The novel takes a sudden about face once Kevin and Sarah show up. It starts off the second part of the novel where we're told through Kevin's point of view just where he and Sarah came from and their own trials and tribulations in coping with the encroaching and expanding ocean. This part of the novel introduces the Lovecraft aspect of the story and tries to give a reasoning to what has caused the world to slowly drown around civilization. It's surely the faster paced of the two storytellers in the books. Where Teddy's narrative was gradual and slowly building up to the nightmare waiting for the survivors beneath the soil, Kevin's narrative is faster with more of a sense of manic to the surroundings. It's also where the supernatural finally breaks through the logic and reason that Teddy tried to hold onto in the first part of the book. As enjoyable a read as Kevin's story turned out, I thought it broke abit too much from the pace begun by Terry in the beginning of the novel. Kevin's story could easily have been told briefly and effectively without having to dedicate almost one-half the novel's lenght to its telling. Better yet, it could've made for another novel, but that's a fans wish and opinion in hope Keene re-visits the world of the Conqueror Worms.

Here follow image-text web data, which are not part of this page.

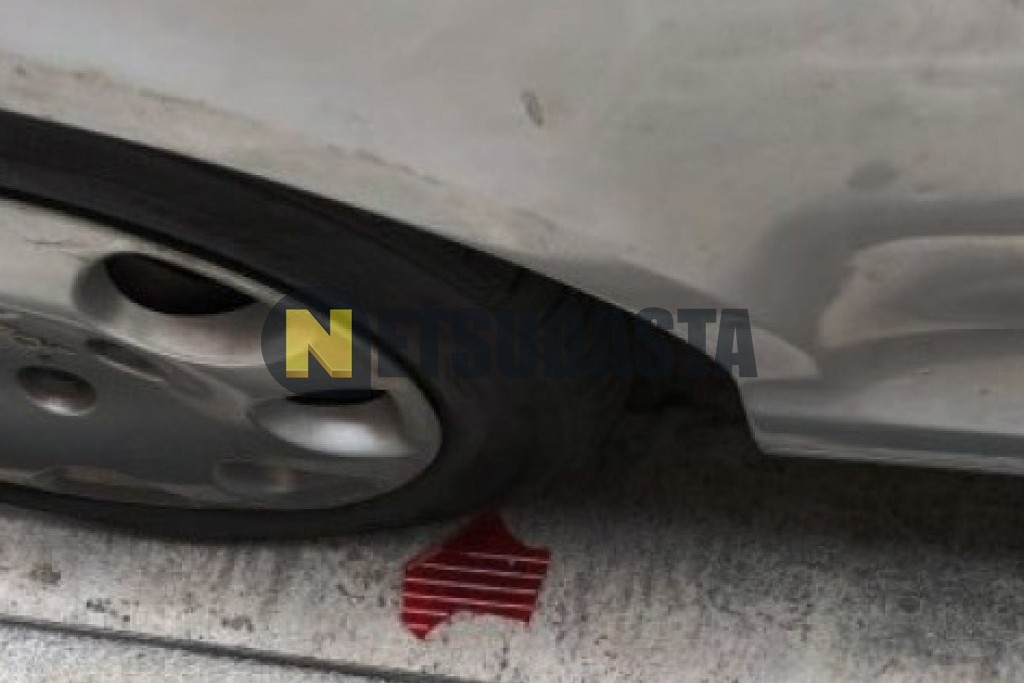 Peugeot 1007 1.4 2 Tronic 2006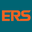 logo of Eden Restaurant Supply | All Restaurant Equipment & Supplies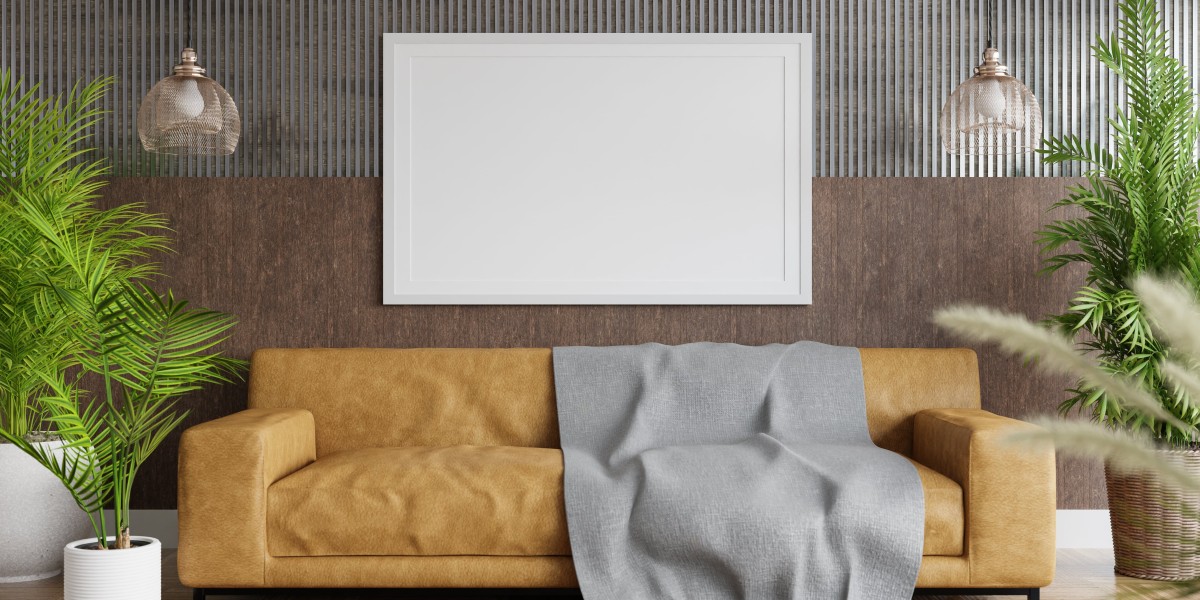 What's The Job Market For Living Room Furniture Sale Professionals Like?
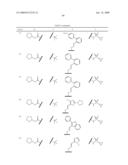 OXIMYL HCV SERINE PROTEASE INHIBITORS diagram and image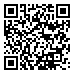 QRcode Chipiu sanglé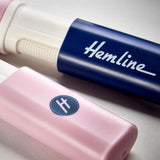 Hemline Lint Remover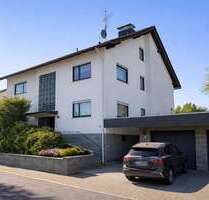 Haus zum Kaufen in Eschau 339.000,00 € 300 m²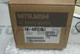 Mitsubishi HF-KP23BJ Servo Motor 1PC New Expedited Shipping HFKP23BJ~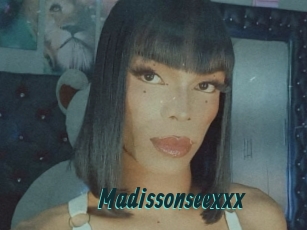 Madissonseexxx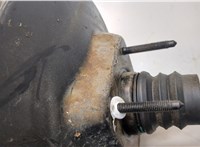 1689827, 6M512140BE Цилиндр тормозной главный Ford Kuga 2008-2012 21038495 #5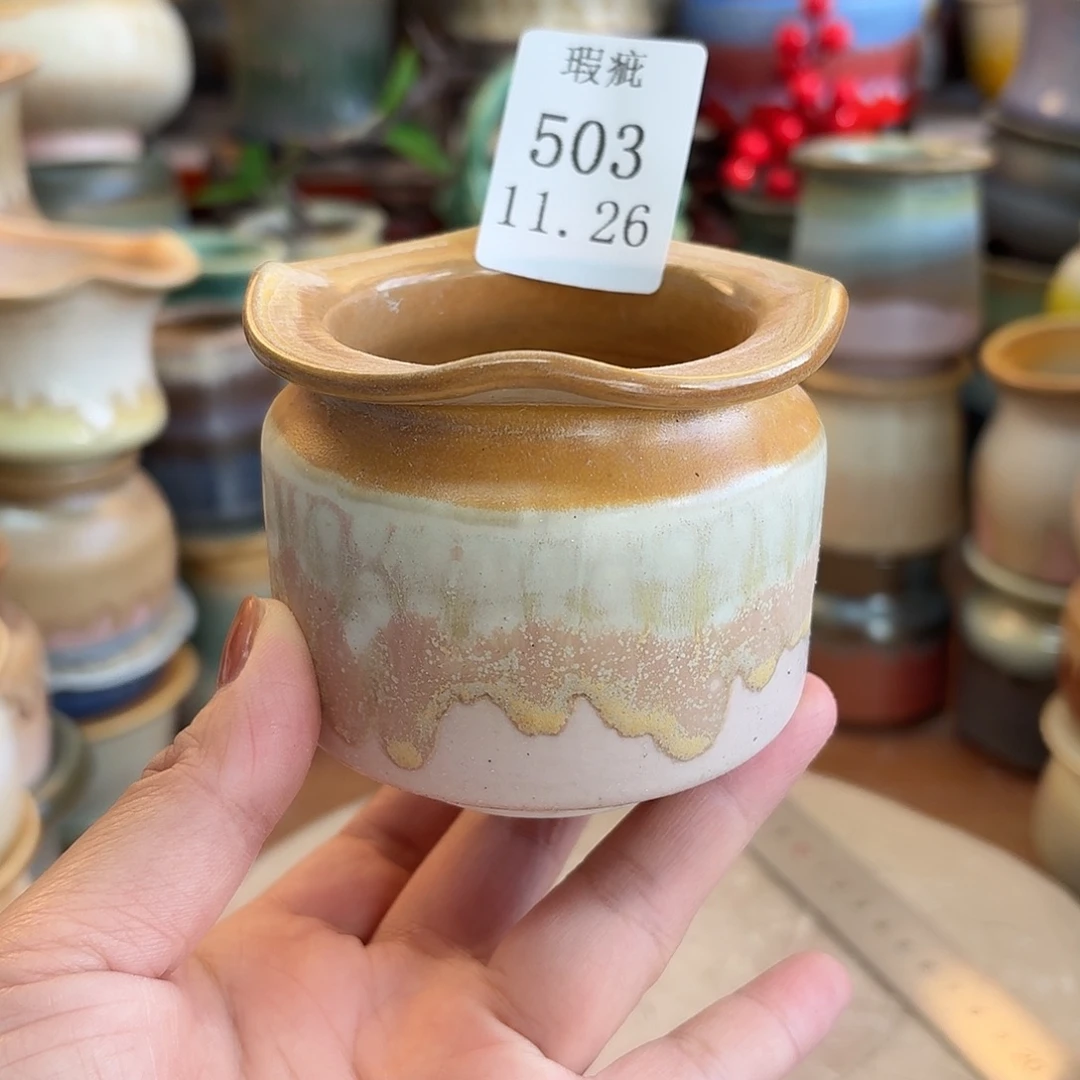 瓷片景德镇陶瓷手工制作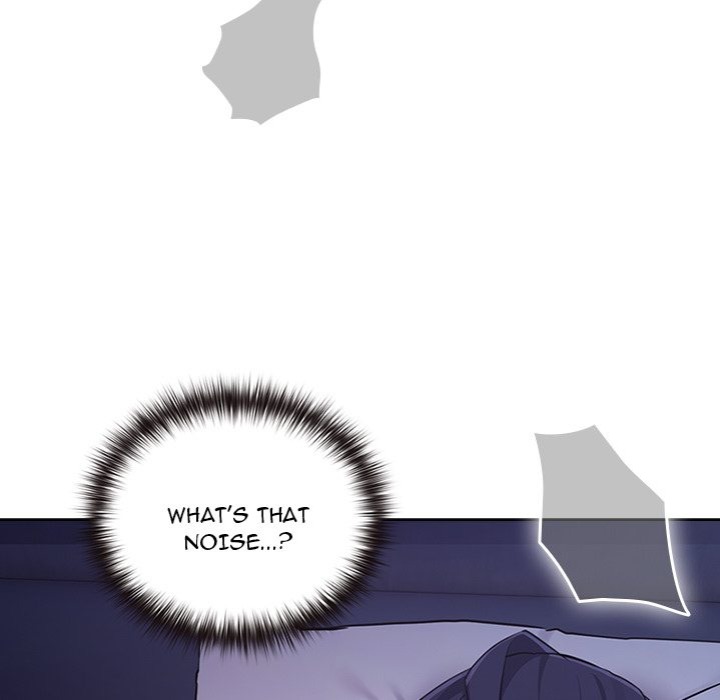 But You’re the Same Age as My Daughter?! Chapter 42 - Page 81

The novel soon shifts back to Teddy's story and from there on its a fast-paced charge to a Lovecraftian ending that should satisfy any horror fans. This climactic sequence brings forth both the matter-factly sensibilities of Teddy's narrative and Kevin's supernatural themes into one and Keene pulls it off dramatically. I could easily see this novel being adapted as a film much easier than Keene's previous zombie novels. His characters of Teddy, Carl and Kevin were more fully developed and the plot itself, though silly when one breaks it down to its basic components, has a sense of doom to it that gives it some realism. Keene has slowly become the master of the apocalyptic genre and The Conqueror Worms just cements that fact. The ending of the novel is slightly vague as Keene seems to like his novels to be, but it does offer a tiny bit of hope. Hope for his readers and fans that his visit in this drowned-out world wasn't a one-time thing.